Written task: Can you update the lines from the first one through the line containing "4732 inches" so that "camera" becomes "observer", leaving everything else as it is?

___ Items ___

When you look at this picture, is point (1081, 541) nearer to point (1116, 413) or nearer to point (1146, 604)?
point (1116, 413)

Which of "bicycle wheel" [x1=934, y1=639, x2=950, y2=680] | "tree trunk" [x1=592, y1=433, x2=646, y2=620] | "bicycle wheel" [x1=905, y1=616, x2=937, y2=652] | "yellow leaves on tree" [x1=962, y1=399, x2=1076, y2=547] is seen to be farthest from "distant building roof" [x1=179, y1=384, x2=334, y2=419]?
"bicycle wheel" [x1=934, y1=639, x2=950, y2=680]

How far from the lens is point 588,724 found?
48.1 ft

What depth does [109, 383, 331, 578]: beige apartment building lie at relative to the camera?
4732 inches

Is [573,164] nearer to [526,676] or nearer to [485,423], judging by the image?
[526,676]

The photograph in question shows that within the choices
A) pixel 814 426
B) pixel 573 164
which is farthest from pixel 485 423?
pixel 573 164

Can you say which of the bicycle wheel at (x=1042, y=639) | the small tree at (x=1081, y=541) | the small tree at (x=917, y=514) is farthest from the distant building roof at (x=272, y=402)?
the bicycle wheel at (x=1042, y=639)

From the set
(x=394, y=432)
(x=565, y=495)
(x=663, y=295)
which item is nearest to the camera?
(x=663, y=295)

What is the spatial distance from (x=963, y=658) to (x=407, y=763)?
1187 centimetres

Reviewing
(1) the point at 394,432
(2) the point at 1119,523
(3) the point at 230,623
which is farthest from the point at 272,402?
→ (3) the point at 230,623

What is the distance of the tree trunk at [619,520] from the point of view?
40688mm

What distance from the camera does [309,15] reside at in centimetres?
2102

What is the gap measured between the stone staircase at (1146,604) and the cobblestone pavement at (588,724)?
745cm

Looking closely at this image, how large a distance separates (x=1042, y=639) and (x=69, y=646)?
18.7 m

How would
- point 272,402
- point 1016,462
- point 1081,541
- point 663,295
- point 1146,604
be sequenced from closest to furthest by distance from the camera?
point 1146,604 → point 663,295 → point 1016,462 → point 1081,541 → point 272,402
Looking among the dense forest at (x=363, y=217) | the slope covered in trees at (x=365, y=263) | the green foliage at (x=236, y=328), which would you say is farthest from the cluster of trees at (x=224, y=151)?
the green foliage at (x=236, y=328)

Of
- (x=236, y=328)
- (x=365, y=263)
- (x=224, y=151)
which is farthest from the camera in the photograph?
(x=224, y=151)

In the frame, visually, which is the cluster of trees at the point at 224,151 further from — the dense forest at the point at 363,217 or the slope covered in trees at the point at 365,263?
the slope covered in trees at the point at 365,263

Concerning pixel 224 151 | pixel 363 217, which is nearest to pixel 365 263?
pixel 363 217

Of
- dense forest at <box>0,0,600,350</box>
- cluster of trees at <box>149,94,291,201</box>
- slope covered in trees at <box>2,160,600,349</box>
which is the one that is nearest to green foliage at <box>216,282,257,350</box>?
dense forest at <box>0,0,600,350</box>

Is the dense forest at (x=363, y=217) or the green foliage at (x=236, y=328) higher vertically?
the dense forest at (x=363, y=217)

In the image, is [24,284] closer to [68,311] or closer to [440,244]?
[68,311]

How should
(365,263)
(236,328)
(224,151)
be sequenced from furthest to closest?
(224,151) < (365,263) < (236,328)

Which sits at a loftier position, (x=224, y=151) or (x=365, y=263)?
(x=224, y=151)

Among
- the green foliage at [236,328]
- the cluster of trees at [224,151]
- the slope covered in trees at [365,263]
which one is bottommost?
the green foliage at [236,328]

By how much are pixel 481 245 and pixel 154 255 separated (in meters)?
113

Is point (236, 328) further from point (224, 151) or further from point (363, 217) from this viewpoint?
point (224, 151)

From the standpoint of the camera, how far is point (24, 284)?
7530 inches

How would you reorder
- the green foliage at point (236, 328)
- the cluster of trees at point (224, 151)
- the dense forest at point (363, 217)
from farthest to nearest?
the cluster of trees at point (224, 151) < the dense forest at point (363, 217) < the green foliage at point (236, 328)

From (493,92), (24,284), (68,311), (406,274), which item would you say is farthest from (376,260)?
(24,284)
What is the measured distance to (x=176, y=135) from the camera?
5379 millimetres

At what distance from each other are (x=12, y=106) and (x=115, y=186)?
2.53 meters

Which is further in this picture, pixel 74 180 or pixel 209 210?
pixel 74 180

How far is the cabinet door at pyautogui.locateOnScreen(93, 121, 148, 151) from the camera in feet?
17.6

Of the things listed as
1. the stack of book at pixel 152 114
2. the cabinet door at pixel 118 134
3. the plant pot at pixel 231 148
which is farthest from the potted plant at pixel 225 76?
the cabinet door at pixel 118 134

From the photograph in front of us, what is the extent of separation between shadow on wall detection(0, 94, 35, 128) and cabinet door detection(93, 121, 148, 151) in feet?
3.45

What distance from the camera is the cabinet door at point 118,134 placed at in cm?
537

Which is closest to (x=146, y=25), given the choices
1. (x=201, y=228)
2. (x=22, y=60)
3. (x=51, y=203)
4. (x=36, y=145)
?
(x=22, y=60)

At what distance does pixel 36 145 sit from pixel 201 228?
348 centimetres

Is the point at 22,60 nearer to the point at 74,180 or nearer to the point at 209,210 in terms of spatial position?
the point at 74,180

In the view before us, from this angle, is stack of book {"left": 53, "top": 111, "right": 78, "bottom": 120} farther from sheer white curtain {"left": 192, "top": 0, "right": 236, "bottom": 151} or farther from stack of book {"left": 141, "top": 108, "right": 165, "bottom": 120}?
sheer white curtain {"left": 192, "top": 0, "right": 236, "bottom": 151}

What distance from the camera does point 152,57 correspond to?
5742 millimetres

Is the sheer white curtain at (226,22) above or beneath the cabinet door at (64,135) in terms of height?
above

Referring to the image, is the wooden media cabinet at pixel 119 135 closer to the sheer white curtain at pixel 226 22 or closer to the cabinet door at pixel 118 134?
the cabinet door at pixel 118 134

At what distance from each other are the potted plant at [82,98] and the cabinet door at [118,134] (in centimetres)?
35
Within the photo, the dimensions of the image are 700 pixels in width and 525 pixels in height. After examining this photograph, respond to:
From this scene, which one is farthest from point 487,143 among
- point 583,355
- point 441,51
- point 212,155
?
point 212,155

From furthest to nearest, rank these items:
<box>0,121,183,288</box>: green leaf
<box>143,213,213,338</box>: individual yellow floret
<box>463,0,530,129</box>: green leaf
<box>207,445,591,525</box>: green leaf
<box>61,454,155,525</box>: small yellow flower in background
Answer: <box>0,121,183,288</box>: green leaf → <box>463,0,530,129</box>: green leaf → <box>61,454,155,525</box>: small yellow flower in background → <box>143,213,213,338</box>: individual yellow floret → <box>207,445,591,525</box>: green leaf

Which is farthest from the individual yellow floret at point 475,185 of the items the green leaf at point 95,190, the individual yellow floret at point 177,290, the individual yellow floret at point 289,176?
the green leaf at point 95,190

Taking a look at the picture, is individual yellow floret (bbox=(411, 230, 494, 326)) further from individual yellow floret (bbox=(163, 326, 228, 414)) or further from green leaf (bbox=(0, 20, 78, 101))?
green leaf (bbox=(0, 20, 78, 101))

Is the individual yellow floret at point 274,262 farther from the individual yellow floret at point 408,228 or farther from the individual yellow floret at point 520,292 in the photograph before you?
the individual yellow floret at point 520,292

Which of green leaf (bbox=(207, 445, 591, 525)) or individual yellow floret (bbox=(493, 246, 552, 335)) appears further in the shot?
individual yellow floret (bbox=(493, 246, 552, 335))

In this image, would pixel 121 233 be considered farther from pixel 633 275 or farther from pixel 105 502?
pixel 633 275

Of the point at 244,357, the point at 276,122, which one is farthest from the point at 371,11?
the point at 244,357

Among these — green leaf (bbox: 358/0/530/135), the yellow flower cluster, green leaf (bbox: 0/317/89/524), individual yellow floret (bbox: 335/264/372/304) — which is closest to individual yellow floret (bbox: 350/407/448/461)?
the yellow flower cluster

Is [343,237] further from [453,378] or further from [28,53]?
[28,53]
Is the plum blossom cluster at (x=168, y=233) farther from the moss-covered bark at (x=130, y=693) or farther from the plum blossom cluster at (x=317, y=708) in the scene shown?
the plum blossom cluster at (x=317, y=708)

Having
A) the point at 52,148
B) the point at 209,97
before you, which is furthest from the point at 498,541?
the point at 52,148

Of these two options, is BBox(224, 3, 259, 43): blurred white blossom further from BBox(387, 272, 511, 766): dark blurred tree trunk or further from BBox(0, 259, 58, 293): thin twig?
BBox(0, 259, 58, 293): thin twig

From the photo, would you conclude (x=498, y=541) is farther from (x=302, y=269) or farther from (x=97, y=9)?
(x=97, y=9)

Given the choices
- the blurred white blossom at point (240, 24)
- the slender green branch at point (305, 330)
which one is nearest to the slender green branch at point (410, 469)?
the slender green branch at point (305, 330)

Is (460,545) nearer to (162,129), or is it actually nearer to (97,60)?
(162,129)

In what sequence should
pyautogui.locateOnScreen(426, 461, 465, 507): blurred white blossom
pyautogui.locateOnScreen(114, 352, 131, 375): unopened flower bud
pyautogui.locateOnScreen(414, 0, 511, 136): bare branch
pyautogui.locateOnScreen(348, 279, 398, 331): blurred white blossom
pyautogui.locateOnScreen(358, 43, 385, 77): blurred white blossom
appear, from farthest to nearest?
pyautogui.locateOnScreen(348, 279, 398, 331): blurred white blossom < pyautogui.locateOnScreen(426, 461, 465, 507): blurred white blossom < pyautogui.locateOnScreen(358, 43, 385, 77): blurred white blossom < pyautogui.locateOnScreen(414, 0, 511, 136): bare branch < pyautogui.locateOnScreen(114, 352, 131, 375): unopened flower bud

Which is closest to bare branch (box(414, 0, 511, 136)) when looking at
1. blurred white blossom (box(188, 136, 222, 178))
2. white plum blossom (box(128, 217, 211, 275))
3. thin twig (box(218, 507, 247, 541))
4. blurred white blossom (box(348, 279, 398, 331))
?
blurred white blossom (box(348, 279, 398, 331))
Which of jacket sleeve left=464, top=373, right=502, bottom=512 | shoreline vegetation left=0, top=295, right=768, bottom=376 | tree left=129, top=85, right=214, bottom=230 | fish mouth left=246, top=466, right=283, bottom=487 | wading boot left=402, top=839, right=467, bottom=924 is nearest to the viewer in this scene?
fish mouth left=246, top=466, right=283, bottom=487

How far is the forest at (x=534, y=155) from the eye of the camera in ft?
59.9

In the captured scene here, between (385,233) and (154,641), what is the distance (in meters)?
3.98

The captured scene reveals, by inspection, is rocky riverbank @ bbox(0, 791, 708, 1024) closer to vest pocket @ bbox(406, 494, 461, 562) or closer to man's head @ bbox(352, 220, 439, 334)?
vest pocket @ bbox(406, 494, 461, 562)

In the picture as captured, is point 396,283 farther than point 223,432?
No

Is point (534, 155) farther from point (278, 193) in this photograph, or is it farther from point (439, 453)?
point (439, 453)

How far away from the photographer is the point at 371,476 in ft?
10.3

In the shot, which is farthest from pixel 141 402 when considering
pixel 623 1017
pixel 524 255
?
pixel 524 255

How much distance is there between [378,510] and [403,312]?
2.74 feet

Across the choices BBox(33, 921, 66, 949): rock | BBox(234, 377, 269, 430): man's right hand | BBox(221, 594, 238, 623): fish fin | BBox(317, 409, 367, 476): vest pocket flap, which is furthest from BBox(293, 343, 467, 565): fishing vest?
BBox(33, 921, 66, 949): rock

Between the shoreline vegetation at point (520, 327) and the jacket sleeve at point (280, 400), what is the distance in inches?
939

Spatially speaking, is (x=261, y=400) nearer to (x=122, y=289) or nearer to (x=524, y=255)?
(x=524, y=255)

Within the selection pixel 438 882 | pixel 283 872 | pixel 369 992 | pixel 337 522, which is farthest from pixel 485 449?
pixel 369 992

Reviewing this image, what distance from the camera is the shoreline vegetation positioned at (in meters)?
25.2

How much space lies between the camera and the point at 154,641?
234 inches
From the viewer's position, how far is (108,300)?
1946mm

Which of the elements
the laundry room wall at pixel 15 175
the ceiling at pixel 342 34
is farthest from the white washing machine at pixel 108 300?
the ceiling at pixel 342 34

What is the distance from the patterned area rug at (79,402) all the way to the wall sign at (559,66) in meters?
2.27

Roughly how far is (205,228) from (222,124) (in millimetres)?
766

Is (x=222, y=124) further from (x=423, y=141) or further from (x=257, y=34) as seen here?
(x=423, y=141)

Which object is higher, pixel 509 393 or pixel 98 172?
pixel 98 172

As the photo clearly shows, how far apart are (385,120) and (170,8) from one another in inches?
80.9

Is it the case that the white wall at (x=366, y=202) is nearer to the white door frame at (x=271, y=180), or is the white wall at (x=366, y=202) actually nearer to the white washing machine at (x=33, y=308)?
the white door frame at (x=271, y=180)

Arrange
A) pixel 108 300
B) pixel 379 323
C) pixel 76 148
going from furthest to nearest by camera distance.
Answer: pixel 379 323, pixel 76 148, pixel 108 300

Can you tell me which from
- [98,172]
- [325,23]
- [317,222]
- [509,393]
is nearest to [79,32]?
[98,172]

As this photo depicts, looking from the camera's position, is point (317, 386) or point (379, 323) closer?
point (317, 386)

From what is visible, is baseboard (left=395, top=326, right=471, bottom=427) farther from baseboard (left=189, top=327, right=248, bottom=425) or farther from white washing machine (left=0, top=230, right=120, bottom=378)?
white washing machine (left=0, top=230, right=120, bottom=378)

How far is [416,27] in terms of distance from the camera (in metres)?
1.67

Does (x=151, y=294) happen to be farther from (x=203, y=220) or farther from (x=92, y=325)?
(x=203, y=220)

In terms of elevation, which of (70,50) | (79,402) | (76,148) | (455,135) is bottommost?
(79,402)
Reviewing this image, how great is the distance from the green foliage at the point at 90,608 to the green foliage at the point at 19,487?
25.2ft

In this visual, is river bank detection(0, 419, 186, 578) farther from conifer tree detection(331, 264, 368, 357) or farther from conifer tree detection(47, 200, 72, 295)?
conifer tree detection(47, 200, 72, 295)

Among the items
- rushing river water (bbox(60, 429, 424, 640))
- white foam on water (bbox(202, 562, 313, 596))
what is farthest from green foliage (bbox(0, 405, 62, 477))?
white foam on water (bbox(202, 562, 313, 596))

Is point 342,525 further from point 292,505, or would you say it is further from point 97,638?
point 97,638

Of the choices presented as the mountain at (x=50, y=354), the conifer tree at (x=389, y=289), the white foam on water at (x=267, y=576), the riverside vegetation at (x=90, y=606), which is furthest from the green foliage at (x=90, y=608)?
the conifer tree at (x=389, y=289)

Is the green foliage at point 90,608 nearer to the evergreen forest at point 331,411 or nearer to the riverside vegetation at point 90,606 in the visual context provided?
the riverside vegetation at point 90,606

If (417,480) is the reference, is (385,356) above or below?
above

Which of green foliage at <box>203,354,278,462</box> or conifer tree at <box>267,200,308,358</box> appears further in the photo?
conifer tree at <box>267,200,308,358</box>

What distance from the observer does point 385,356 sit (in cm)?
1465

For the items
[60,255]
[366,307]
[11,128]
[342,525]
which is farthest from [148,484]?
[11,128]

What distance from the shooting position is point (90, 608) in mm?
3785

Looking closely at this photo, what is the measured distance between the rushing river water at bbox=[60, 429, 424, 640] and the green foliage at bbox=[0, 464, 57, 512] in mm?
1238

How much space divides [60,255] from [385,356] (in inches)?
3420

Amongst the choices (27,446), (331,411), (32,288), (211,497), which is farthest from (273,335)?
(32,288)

___

Correct response:
When you look at this picture, is point (1081, 541) nearer to point (1116, 413) or nearer to point (1146, 604)?
point (1116, 413)

Which of "bicycle wheel" [x1=934, y1=639, x2=950, y2=680] | "tree trunk" [x1=592, y1=433, x2=646, y2=620] | "bicycle wheel" [x1=905, y1=616, x2=937, y2=652] | "yellow leaves on tree" [x1=962, y1=399, x2=1076, y2=547] is seen to be farthest from "distant building roof" [x1=179, y1=384, x2=334, y2=419]?
"bicycle wheel" [x1=934, y1=639, x2=950, y2=680]

How far from the lens is point 588,724 found?
48.1 ft

What depth does [109, 383, 331, 578]: beige apartment building lie at relative to the observer?
4732 inches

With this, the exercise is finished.